Oil firms slash U.S. Gulf of Mexico output by 91% ahead of powerful Hurricane Ida

Oil firms on Saturday cut nearly 91% of U.S. Gulf of Mexico crude oil production, roughly 1.65 million barrels, as Hurricane Ida makes its way toward major U.S. offshore oilfields, according to the Bureau of Safety and Environmental Enforcement.

The regulator also estimated that roughly 84.87% of natural gas production in the Gulf of Mexico has been shut in. 

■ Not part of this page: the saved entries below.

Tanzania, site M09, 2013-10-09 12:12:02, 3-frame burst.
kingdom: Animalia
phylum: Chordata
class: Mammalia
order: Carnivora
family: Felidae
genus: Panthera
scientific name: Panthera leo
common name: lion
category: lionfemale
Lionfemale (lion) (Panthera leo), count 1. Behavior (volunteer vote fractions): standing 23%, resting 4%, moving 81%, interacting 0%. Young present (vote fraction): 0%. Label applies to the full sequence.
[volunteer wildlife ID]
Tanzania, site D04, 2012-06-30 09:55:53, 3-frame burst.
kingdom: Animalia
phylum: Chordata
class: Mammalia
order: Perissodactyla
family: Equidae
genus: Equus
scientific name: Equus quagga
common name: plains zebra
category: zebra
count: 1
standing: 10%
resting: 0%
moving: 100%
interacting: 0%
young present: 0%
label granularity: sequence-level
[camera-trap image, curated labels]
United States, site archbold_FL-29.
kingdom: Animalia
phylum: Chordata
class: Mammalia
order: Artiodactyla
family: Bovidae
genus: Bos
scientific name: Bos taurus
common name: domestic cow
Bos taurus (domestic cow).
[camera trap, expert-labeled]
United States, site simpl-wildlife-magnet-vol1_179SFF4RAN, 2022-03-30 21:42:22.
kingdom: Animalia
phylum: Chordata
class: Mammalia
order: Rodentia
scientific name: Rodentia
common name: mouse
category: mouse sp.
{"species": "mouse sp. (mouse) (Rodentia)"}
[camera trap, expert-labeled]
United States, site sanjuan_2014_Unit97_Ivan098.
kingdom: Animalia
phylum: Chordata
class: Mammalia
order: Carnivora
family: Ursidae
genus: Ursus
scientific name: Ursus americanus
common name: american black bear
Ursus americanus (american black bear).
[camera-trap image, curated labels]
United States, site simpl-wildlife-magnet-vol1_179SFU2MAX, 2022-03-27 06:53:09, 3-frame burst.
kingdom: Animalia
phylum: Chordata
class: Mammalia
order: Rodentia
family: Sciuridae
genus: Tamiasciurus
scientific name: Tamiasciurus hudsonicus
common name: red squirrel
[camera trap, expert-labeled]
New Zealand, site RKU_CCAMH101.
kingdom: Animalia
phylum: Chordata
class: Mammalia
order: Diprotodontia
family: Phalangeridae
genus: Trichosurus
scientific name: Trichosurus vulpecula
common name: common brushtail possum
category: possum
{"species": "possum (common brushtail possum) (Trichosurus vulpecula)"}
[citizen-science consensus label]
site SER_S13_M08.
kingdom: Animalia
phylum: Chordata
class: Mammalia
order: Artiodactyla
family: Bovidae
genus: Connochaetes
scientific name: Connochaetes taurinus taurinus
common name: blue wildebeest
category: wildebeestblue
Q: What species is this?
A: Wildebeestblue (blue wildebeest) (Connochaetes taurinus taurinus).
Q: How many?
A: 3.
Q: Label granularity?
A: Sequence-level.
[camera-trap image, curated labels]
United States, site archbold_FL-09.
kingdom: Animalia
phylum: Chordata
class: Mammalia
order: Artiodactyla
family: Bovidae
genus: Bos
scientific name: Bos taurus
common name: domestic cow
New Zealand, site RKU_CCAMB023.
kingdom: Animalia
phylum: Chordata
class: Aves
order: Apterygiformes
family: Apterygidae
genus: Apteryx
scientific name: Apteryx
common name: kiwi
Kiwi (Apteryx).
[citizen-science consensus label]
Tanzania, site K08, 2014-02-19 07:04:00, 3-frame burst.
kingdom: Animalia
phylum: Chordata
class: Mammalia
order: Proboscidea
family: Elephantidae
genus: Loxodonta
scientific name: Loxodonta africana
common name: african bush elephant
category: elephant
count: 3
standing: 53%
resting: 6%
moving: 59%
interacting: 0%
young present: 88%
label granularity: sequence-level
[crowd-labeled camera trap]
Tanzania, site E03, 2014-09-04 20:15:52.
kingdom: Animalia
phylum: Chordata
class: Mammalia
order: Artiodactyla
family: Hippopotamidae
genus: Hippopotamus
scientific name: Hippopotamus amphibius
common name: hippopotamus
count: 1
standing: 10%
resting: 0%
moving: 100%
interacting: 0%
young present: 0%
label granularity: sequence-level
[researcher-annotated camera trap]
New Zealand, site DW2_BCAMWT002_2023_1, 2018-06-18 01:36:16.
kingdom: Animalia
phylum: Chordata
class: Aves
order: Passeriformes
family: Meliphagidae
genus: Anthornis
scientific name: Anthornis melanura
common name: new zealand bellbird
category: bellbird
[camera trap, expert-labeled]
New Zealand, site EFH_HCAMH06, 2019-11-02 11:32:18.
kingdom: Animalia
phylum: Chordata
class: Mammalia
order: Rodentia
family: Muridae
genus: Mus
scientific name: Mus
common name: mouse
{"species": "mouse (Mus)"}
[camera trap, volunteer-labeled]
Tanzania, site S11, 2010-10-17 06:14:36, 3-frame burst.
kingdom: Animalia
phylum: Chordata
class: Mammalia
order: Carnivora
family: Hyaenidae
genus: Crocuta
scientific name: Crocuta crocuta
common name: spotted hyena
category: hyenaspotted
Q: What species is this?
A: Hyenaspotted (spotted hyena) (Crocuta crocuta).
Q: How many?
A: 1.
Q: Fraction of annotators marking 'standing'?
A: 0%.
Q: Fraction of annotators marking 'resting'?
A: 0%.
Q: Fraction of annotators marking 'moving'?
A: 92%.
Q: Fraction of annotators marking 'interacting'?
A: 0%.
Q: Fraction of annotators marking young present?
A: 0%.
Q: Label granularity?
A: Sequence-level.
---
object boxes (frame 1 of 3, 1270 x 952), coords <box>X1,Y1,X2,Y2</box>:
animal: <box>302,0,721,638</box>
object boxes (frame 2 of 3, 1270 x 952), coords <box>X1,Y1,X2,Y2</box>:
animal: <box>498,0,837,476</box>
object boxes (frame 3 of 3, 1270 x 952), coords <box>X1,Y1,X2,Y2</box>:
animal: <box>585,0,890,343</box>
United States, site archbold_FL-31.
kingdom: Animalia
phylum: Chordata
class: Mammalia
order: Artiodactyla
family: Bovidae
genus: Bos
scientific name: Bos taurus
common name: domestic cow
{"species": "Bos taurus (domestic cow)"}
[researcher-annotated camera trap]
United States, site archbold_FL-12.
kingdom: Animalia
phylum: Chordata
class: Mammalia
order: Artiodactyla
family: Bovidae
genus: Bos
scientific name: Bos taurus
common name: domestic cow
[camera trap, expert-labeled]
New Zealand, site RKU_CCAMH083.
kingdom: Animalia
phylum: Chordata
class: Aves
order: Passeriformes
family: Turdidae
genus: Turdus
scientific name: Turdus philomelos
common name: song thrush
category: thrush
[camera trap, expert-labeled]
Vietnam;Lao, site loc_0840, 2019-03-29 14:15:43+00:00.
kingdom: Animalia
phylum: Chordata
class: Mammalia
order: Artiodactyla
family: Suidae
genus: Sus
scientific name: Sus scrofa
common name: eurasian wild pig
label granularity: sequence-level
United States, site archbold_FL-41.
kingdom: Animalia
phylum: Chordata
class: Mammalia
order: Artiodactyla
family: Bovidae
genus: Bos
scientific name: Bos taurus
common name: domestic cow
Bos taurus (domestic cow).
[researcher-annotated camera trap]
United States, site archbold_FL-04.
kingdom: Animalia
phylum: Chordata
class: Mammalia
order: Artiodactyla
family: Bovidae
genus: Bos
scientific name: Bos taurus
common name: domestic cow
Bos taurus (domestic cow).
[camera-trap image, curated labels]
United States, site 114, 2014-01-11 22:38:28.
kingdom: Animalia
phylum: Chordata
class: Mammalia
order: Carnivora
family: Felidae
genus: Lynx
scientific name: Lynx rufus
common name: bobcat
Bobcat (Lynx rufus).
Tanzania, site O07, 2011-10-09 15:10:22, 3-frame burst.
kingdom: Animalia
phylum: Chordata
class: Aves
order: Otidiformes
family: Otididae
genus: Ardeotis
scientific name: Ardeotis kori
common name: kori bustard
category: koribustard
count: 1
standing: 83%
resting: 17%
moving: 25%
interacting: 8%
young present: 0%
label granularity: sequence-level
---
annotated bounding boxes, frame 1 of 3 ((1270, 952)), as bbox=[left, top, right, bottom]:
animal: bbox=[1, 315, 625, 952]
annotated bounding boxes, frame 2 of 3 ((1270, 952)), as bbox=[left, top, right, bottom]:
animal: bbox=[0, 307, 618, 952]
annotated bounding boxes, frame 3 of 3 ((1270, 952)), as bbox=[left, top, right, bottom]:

Ida is forecast to reach a Category 4 hurricane before making landfall west of New Orleans. Louisiana residents on Saturday rushed to prepare for the storm, which could bring winds as high as 140 mph (225 kph) when it makes landfall.

Oil and gas companies evacuated 279 production platforms, representing 49.82% of the 560 manned platforms in the Gulf of Mexico, and shut in almost 91% of their typical offshore production as the storm approached, according to the offshore regulator.

The companies also moved 11 drill vessels off location and out of the storm’s path on Saturday.

The Gulf of Mexico federal offshore oil production accounts for 17% of the country’s crude oil production and 5% of its federal offshore dry gas production, according to the U.S. Energy Information Administration.

Andrew Lipow, president of Lipow Oil Associates in Houston, said Saturday that if the New Orleans refineries take a direct hit from a Category 4 storm, gas prices would likely rise by about 10 cents a gallon in the Southeastern and Mid-Atlantic markets.